What is expected –
Copying nothing before it, reproduce the line that holds "New Zealand, site" and every line after it in the data, exactly.

Supplied material –
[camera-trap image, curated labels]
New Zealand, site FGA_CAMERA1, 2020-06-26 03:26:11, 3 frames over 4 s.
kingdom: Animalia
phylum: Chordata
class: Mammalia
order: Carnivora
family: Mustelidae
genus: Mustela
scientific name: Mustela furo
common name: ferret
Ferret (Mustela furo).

Expected answer –
New Zealand, site FGA_CAMERA1, 2020-06-26 03:26:11, 3 frames over 4 s.
kingdom: Animalia
phylum: Chordata
class: Mammalia
order: Carnivora
family: Mustelidae
genus: Mustela
scientific name: Mustela furo
common name: ferret
Ferret (Mustela furo).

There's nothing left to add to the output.